La vraie fracture, c’est l’affrontement entre les partisans du droit et ceux de la force

On voudrait nous convaincre que le monde est divisé entre un « Nord global » et un « Sud global ». Mais de quoi parle-t-on exactement ?
D’une différence économique ? Sur les vingt premières économies mondiales, sept sont des économies du « Sud ». Au « Sud », certains pays sont 80 fois plus riches que leurs voisins.
D’une différence climatique ? Le changement climatique touche tous les pays du monde, et à plus forte raison les petits États insulaires et les pays les plus pauvres. Et parmi les 10 plus grands émetteurs, si l’on compte les émissions de CO2 par habitant, on en trouve autant au Nord et au Sud.
Parle-t-on d’une division migratoire ? La très large majorité des migrations sont des flux entre les pays du Sud.
D’un clivage politique ? On trouve au Nord comme au Sud des partisans de solutions collectives ou, au contraire, des tentations de se retirer des affaires du monde. On trouve au Nord comme au Sud des compétitions entre puissances régionales. On trouve au Nord comme au Sud des pays qui respectent le droit international et d’autres qui le bafouent.
Oui, nous assistons à une fragmentation du monde, mais se fait-elle le long de lignes géographiques Nord-Sud ? Certainement pas. L’ONU ne reconnaît pas non plus cette distinction artificielle. Elle se concentre sur les catégories de pays qui ont le plus besoin du soutien international.
La vraie ligne de fracture, c’est celle qui sépare ceux qui soutiennent l’ordre international fondé sur les règles, et les autres. Le débat que nous devons avoir, au G20 et partout ailleurs, ce n’est pas l’affrontement entre le Sud et le Nord, c’est l’affrontement entre les partisans du droit et les partisans de la force.

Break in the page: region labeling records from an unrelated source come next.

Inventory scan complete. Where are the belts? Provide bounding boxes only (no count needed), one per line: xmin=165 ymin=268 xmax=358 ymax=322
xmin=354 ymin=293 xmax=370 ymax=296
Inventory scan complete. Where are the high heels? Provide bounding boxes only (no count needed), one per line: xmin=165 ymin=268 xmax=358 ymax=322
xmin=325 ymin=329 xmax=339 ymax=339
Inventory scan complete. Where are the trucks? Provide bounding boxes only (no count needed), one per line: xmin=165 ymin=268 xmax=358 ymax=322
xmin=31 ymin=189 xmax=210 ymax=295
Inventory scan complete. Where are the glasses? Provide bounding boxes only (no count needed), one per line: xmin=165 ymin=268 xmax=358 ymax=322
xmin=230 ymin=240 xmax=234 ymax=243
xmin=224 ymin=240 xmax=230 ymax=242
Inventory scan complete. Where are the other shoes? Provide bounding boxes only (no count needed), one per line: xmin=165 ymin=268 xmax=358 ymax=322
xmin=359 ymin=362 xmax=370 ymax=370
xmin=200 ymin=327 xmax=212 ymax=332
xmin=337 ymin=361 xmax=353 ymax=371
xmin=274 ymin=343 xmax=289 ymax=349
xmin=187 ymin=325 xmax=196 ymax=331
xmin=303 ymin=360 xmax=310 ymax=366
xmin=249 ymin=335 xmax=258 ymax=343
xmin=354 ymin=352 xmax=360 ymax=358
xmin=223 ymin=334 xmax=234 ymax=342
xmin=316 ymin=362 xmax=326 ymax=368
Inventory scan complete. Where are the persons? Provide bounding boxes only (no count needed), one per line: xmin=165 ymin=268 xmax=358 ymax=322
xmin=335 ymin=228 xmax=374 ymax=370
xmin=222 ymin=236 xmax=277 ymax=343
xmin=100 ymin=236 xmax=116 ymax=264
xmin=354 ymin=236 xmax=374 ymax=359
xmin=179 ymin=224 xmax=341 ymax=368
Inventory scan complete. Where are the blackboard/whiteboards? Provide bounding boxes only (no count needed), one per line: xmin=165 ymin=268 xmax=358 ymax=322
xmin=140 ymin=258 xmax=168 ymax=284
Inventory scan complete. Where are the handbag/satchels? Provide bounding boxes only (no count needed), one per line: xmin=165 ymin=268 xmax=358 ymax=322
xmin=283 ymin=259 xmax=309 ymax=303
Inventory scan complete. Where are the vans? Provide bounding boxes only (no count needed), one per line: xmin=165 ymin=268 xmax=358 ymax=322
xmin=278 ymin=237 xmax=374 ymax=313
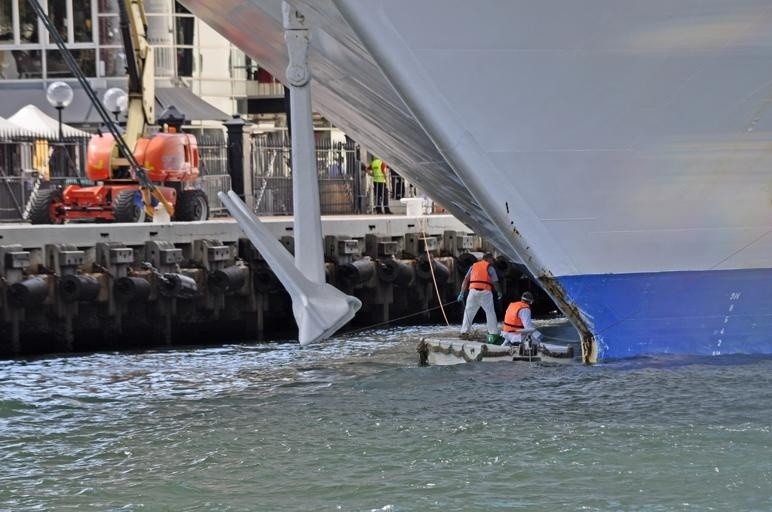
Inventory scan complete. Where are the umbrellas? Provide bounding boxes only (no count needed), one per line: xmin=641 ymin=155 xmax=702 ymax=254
xmin=0 ymin=115 xmax=44 ymax=142
xmin=5 ymin=103 xmax=96 ymax=139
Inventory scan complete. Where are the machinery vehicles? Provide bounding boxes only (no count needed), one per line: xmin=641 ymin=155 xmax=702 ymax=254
xmin=30 ymin=0 xmax=211 ymax=224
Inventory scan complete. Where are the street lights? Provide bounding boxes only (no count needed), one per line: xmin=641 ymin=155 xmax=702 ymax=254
xmin=103 ymin=87 xmax=127 ymax=122
xmin=45 ymin=81 xmax=73 ymax=142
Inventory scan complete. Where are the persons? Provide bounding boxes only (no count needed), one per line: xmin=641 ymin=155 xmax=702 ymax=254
xmin=365 ymin=157 xmax=394 ymax=215
xmin=501 ymin=290 xmax=572 ymax=354
xmin=457 ymin=252 xmax=503 ymax=340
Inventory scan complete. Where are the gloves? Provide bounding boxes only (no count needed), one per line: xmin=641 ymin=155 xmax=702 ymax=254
xmin=457 ymin=292 xmax=465 ymax=303
xmin=497 ymin=292 xmax=503 ymax=300
xmin=539 ymin=335 xmax=546 ymax=342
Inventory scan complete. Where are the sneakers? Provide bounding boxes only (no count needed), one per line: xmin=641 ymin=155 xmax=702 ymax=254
xmin=376 ymin=209 xmax=393 ymax=214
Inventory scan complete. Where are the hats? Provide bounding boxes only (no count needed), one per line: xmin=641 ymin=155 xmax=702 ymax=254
xmin=483 ymin=253 xmax=497 ymax=263
xmin=521 ymin=291 xmax=535 ymax=305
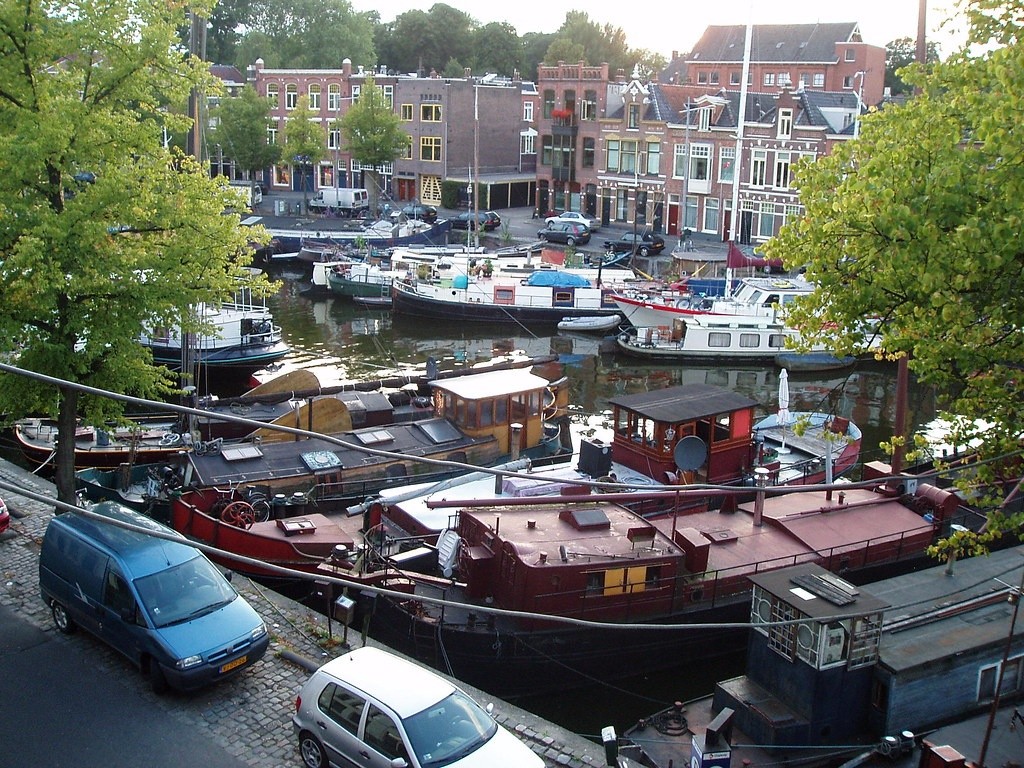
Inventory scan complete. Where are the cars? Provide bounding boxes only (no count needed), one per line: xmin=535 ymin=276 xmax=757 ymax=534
xmin=741 ymin=243 xmax=784 ymax=274
xmin=604 ymin=231 xmax=666 ymax=256
xmin=535 ymin=220 xmax=591 ymax=246
xmin=451 ymin=207 xmax=502 ymax=231
xmin=398 ymin=202 xmax=438 ymax=225
xmin=547 ymin=211 xmax=602 ymax=231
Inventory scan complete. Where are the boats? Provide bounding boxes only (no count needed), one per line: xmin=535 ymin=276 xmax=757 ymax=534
xmin=556 ymin=316 xmax=622 ymax=332
xmin=75 ymin=289 xmax=290 ymax=389
xmin=9 ymin=360 xmax=1024 ymax=768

Nous, Français, avons une boussole qui n’indique ni le Nord, ni le Sud, mais la justice. Nous ne détournons les yeux d’aucune crise, d’aucune violation du droit international. Car un pays agressé est un pays agressé et un pays agresseur, un pays agresseur, qu’il soit au Nord ou au Sud.
C’est pourquoi la France condamne à la fois les violations du droit international humanitaire à Gaza et en Cisjordanie, les attaques terroristes du 7 octobre 2023 contre Israël, la guerre d’agression menée par la Russie contre l’Ukraine, les exactions menées par les forces armées soudanaises et les RSF au Soudan. C’est pour cela qu’elle est pleinement engagée pour maintenir le cessez-le-feu au Liban, après avoir œuvré à son adoption, aux côtés des États-Unis. C’est pour cela qu’elle est mobilisée pour que cessent les affrontements dans les Grands Lacs, où le M23 continue de violer la souveraineté congolaise. C’est pourquoi la France est à l’œuvre pour qu’enfin les Syriennes et les Syriens puissent vivre en paix et en liberté dans une Syrie souveraine, pacifiée, et réintégrée dans son environnement régional. Je me suis d’ailleurs rendu dans chacune de ces régions pour y réaffirmer nos convictions avec force.
Car la France ne tient pas de double discours. Et la voix de la France, qui inlassablement défend l’équilibre et le droit, restera entendue, à l’heure où le droit est contesté, si nous renforçons ce droit. Nous ne pouvons plus attendre pour rendre plus juste ce qui est fort et rendre plus fort ce qui est juste. Cela suppose que chacun trouve sa place dans la gouvernance mondiale, et, donc, la réformer. Chaque seconde que nous perdons sur le chemin de la réforme du multilatéralisme alimente le procès en illégitimité de ses institutions.
La France souhaite qu’aboutisse à l’horizon 2026, quand notre pays présidera le G7, des chantiers cruciaux pour l’avenir de la paix et de la gouvernance mondiale. Alors que l’ONU fêtera son 80e anniversaire, avançons résolument pour que nos institutions reflètent le monde d’aujourd’hui et qu’une juste place soit donnée à nos partenaires africains au sein de la gouvernance mondiale, du Conseil de sécurité, des institutions financières internationales.
Avançons aussi pour la mise en œuvre concrète du « Pacte de Paris pour les peuples et la planète » initié par le président de la République. Parce qu’aucun pays ne devrait avoir à choisir entre la lutte contre la pauvreté et la lutte contre le changement climatique. Parce qu’il faut des financements privés pour que l’aide au développement soit à l’échelle et parce qu’il faut innover pour soutenir les pays en développement.
Je crois que c’est aussi l’une des directions majeures que l’Afrique du Sud veut donner à sa présidence du G20. Elle peut compter sur le plein soutien de la France.